ARROW-7350: [Python] Decode parquet statistics as scalars #12902

wjones127 · 2022-04-15T22:16:12Z

Thanks to Joris for pointing out we had this function in C++.

github-actions · 2022-04-15T22:16:30Z

https://issues.apache.org/jira/browse/ARROW-7350

python/pyarrow/_parquet.pyx

ursabot · 2022-04-19T02:21:17Z

Benchmark runs are scheduled for baseline = 5b2c0a0 and contender = aa641d5. aa641d5 is a master commit associated with this PR. Results will be available as each benchmark for each run completes.
Conbench compare runs links:
[Finished ⬇️0.0% ⬆️0.0%] ec2-t3-xlarge-us-east-2
[Finished ⬇️0.46% ⬆️0.13%] test-mac-arm
[Failed ⬇️0.75% ⬆️0.0%] ursa-i9-9960x
[Finished ⬇️0.3% ⬆️0.13%] ursa-thinkcentre-m75q
Buildkite builds:
[Finished] <https://buildkite.com/apache-arrow/arrow-bci-benchmark-on-ec2-t3-xlarge-us-east-2/builds/528| aa641d51 ec2-t3-xlarge-us-east-2>
[Finished] <https://buildkite.com/apache-arrow/arrow-bci-benchmark-on-test-mac-arm/builds/515| aa641d51 test-mac-arm>
[Failed] <https://buildkite.com/apache-arrow/arrow-bci-benchmark-on-ursa-i9-9960x/builds/514| aa641d51 ursa-i9-9960x>
[Finished] <https://buildkite.com/apache-arrow/arrow-bci-benchmark-on-ursa-thinkcentre-m75q/builds/525| aa641d51 ursa-thinkcentre-m75q>
[Finished] <https://buildkite.com/apache-arrow/arrow-bci-benchmark-on-ec2-t3-xlarge-us-east-2/builds/527| 5b2c0a0f ec2-t3-xlarge-us-east-2>
[Finished] <https://buildkite.com/apache-arrow/arrow-bci-benchmark-on-test-mac-arm/builds/514| 5b2c0a0f test-mac-arm>
[Failed] <https://buildkite.com/apache-arrow/arrow-bci-benchmark-on-ursa-i9-9960x/builds/513| 5b2c0a0f ursa-i9-9960x>
[Finished] <https://buildkite.com/apache-arrow/arrow-bci-benchmark-on-ursa-thinkcentre-m75q/builds/524| 5b2c0a0f ursa-thinkcentre-m75q>
Supported benchmarks:
ec2-t3-xlarge-us-east-2: Supported benchmark langs: Python, R. Runs only benchmarks with cloud = True
test-mac-arm: Supported benchmark langs: C++, Python, R
ursa-i9-9960x: Supported benchmark langs: Python, R, JavaScript
ursa-thinkcentre-m75q: Supported benchmark langs: C++, Java

jorisvandenbossche · 2022-04-19T14:50:37Z

And thanks for the PR @wjones127 !

Unfortunately it seems this one caused some failures in one of the nightly integration builds: https://github.com/ursacomputing/crossbow/runs/6071471966?check_suite_focus=true
The kartothek build is failing with errors that seem related to this (but didn't actually verify this!)

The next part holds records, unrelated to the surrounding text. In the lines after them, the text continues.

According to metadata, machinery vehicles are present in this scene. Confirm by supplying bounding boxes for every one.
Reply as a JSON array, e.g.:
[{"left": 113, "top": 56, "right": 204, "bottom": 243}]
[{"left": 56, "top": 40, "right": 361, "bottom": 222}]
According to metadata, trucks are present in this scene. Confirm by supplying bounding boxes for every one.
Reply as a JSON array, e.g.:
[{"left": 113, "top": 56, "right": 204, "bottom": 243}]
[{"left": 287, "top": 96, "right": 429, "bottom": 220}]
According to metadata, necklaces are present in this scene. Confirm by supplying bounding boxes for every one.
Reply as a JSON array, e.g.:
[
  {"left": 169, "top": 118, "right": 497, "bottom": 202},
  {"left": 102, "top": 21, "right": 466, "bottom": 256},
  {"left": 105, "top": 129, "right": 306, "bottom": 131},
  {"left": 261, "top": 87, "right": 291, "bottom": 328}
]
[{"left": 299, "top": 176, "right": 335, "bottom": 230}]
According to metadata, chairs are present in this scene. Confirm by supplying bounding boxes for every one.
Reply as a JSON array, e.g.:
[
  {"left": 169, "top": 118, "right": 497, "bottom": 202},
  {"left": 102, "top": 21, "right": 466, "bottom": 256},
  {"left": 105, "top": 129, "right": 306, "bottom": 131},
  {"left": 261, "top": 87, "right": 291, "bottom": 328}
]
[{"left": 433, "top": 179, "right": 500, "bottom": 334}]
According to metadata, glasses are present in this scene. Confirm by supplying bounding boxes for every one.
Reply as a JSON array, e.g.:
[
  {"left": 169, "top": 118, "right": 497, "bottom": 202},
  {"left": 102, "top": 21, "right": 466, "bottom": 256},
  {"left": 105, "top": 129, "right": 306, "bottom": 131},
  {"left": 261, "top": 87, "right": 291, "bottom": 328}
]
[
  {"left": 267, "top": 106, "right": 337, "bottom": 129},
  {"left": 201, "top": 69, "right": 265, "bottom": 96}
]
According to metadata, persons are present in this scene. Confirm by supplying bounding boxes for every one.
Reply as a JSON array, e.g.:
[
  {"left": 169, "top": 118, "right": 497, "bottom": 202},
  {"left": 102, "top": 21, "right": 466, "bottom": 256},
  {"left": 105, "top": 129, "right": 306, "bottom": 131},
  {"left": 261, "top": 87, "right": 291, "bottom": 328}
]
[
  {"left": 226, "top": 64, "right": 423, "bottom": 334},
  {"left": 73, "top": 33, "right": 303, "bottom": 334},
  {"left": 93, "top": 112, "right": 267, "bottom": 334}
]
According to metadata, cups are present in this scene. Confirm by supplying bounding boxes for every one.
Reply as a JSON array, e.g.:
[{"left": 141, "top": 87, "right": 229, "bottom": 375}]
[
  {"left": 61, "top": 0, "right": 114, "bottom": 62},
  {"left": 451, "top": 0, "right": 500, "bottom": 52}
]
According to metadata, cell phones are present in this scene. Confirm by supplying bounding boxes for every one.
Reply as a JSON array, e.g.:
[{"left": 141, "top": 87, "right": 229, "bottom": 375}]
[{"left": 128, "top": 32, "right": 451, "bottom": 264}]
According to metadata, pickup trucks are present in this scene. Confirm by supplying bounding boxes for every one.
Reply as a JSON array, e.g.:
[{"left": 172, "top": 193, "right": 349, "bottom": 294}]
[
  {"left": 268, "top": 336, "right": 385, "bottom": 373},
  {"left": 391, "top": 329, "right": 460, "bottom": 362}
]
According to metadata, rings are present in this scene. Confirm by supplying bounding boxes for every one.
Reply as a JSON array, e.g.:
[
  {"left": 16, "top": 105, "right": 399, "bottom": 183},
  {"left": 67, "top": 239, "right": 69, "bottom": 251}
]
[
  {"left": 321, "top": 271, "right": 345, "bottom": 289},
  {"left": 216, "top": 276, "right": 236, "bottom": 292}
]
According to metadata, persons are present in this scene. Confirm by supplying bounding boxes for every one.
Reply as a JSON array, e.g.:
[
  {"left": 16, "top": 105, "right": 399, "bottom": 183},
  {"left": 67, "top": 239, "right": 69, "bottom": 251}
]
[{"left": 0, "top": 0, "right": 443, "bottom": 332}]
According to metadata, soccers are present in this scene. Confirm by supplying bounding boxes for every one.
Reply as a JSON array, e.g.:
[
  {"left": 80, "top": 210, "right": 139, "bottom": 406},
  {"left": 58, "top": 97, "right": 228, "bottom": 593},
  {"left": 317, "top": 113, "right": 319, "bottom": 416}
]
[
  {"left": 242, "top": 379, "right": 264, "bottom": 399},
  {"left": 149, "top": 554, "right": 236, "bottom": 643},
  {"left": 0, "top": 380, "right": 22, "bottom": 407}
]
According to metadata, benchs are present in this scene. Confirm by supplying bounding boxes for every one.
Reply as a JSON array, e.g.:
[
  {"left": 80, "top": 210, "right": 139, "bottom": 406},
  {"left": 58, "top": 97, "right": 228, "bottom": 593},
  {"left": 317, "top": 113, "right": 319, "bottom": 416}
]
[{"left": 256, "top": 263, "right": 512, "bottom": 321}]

From a quick look at the error message, this might be because we now return a datetime.date object instead of integer for date type?

lidavidm · 2022-04-19T14:59:51Z

Hmm, it sure seems like it. Should we revert this? Or maybe we expose the 'old' value under min and the 'new' value under min_value or min_scalar? (We can use the same impl in both cases, with a special case for dates?)

jorisvandenbossche · 2022-04-19T15:24:32Z

We already have min/max and min_raw/max_raw, so I would like to avoid adding a third one to overcome this backwards compatibility issue ...

It's certainly also an option to see this as a "bug fix" (we shouldn't have used integers for the date type before) and ask kartothek to update their code. It's also for the lesser used date type (not for timestamp), and quite likely the behaviour here now also might have changes for other less used types that were not explicitly handled before (eg I don't how "interval" type would be handled?)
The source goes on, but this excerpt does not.